# Teks yang Dikaji
╔══

Namun saya tidak pernah kapok untuk meletakkan alat-alat make up kembali ke tempatnya. Saya ingin memberikan mereka kesempatan untuk berbuat salah dan memperbaikinya lagi. Setelah tragedi-tragedi itu mereka belajar banyak. Hingga sekarang usia 5 tahun, mereka sudah lincah bagaimana mengoleskan lotion, bagaimana memakai bedak. Mereka tahu lipstick itu untuk apa, deodorant itu apa. Mereka memang belum memakai lipstick dan deodorant, namun setidaknya mereka tahu bahwa lipstick itu bukan crayon, dan deodorant itu bukan untuk digosok-gosokkan ke kaca.
Hal yang sama juga berlaku dengan mainan, buku dan alat-alat craft milik Kira dan Kara. Seiring perkembangan usianya, saya tidak lagi menyimpan rapat-rapat semua milik mereka. Buku yang dulu saya anggap bagus selalu saya letakkan di rak tertinggi. Karena sayang jika buku-buku itu hancur oleh tangan-tangan mungil mereka. Namun rupanya apa yang saya lakukan tidak menghentikan kreativitas mereka demi melihat buku-buku itu. Biasanya saya meminta mereka untuk ijin dulu ke saya jika ingin membaca buku-buku itu, sehingga saya bisa menemani mereka. Rupanya rasa penasaran itu mengalahkan segalanya. Tanpa seijin saya, mereka sering memanjat rak bukunya dan mengambil buku-buku itu. Pada akhirnya, buku-buku itu tetap saja terlepas jilidnya dan berantakan. Rak buku pun ambrol dan setelah kesekian kalinya diperbaiki pada akhirnya tak tertolong juga. Pada saat itulah saya putuskan rak tidak lagi dalam posisi berdiri, tapi dalam posisi ditidurkan. Sehingga semua buku bisa dengan leluasa mereka ambil dan kembalikan ke tempatnya. Ya mereka belajar mengembalikan lagi buku-buku itu ke tempat asalnya. Saya ajarkan kepada mereka cara mengembalikan buku dan bagaimana menatanya. Percayalah saya membutuhkan waktu berulang-ulang mengajarkannya.
Repetition is one of the best to teach the toddler.
Berulang kali saya tunjukkan dan saya ulangi untuk membuat mereka semakin terampil merapikan buku. Karena jika tidak, maka buku-buku itu akan terlipat dan sobek. Meskipun sampai hari ini jika terburu-buru mereka pun asal saja mengembalikan buku, tapi saya masih belum kapok untuk selalu mengulang kembali bagaimana caranya merapikan buku.

╚══

# Catatan Data

╔══

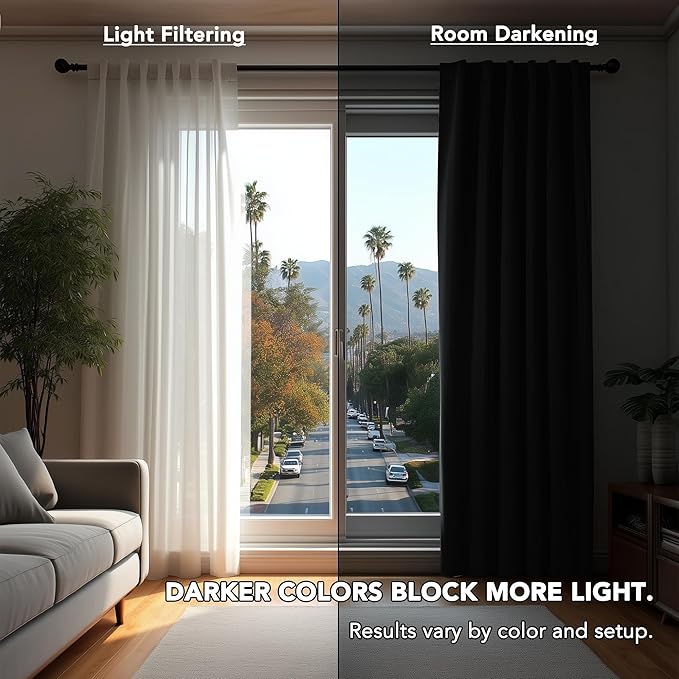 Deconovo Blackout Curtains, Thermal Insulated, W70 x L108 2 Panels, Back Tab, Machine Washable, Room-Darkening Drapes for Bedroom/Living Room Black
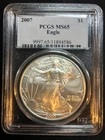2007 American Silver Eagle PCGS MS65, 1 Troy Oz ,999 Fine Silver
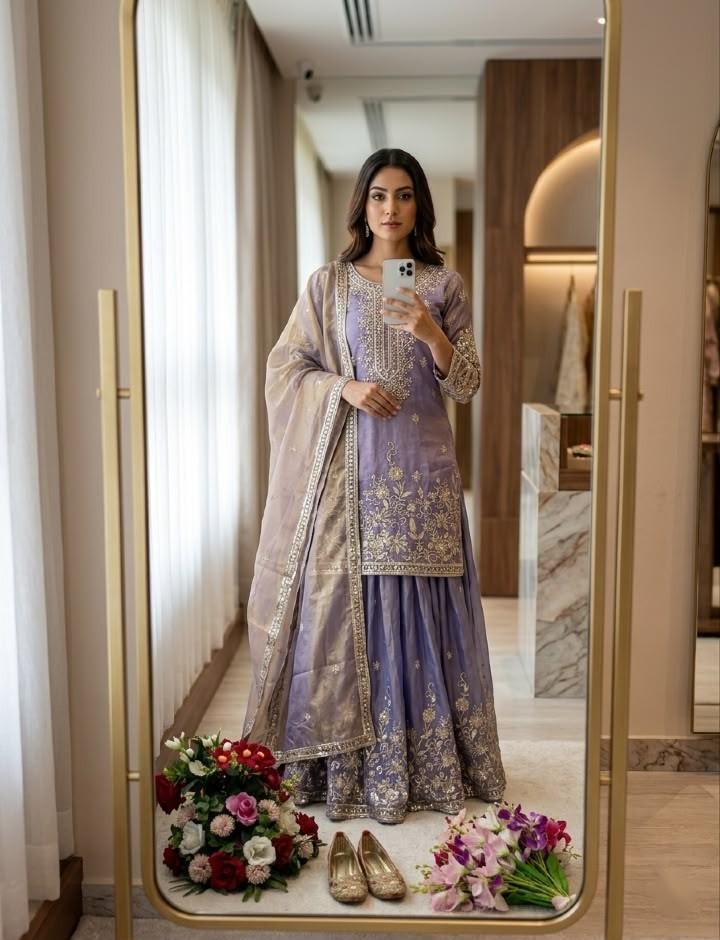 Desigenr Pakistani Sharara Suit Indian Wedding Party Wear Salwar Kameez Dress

╚══
╔══

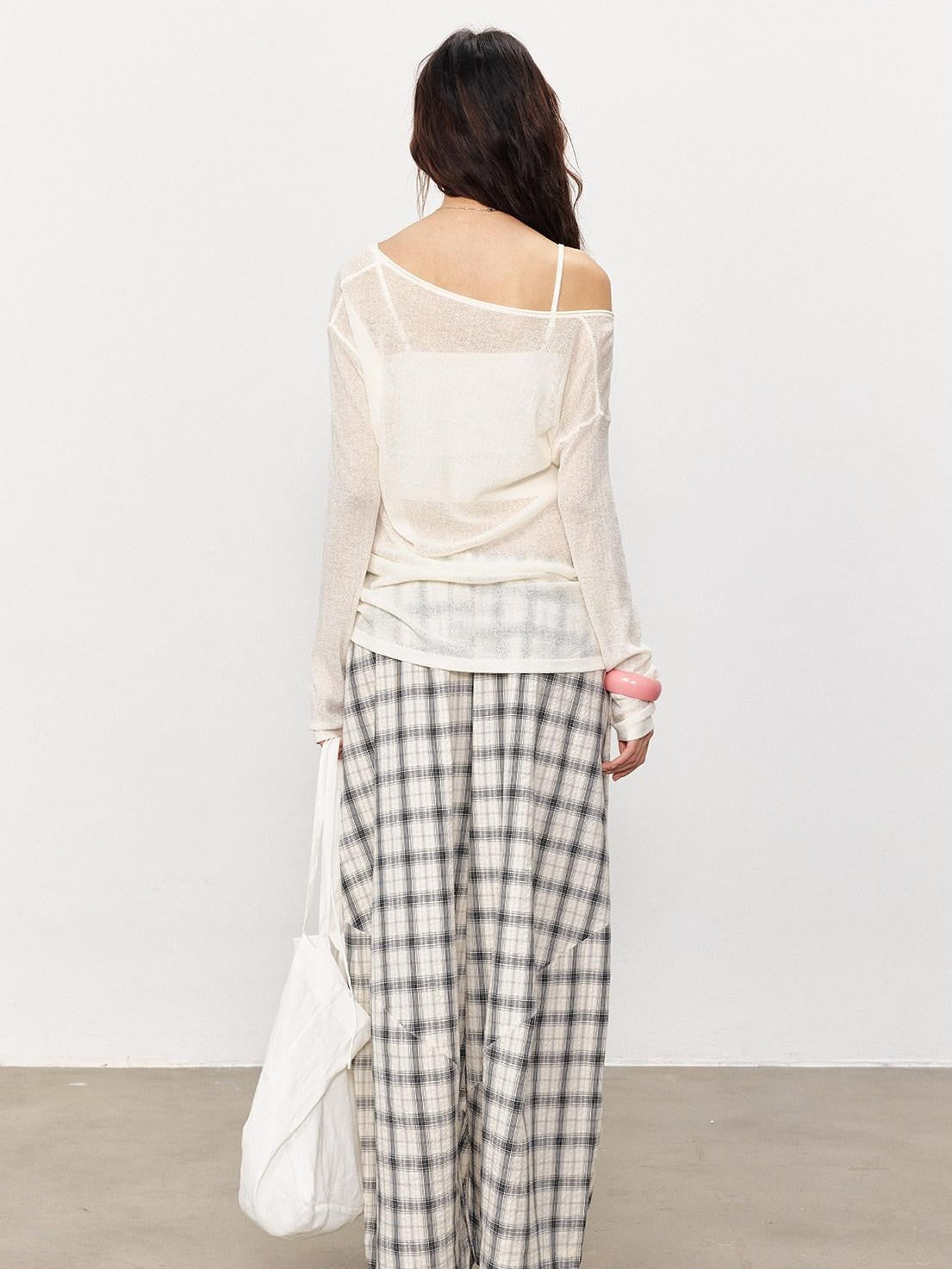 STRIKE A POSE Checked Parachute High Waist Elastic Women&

╚══

# Tugas Kerja
Buat ringkasan teks yang dikaji dalam dua kalimat.

# Jawaban
Alat make up tetap diletakkan kembali di tempatnya agar Kira dan Kara boleh berbuat salah lalu memperbaikinya, sehingga pada usia 5 tahun mereka sudah lincah memakai lotion dan bedak serta tahu fungsi lipstick dan deodorant. Setelah rak buku yang tinggi ambrol karena sering dipanjat, rak itu ditidurkan agar mereka leluasa mengambil dan mengembalikan buku, dan cara merapikan buku diajarkan berulang-ulang meski kadang mereka masih asal mengembalikannya.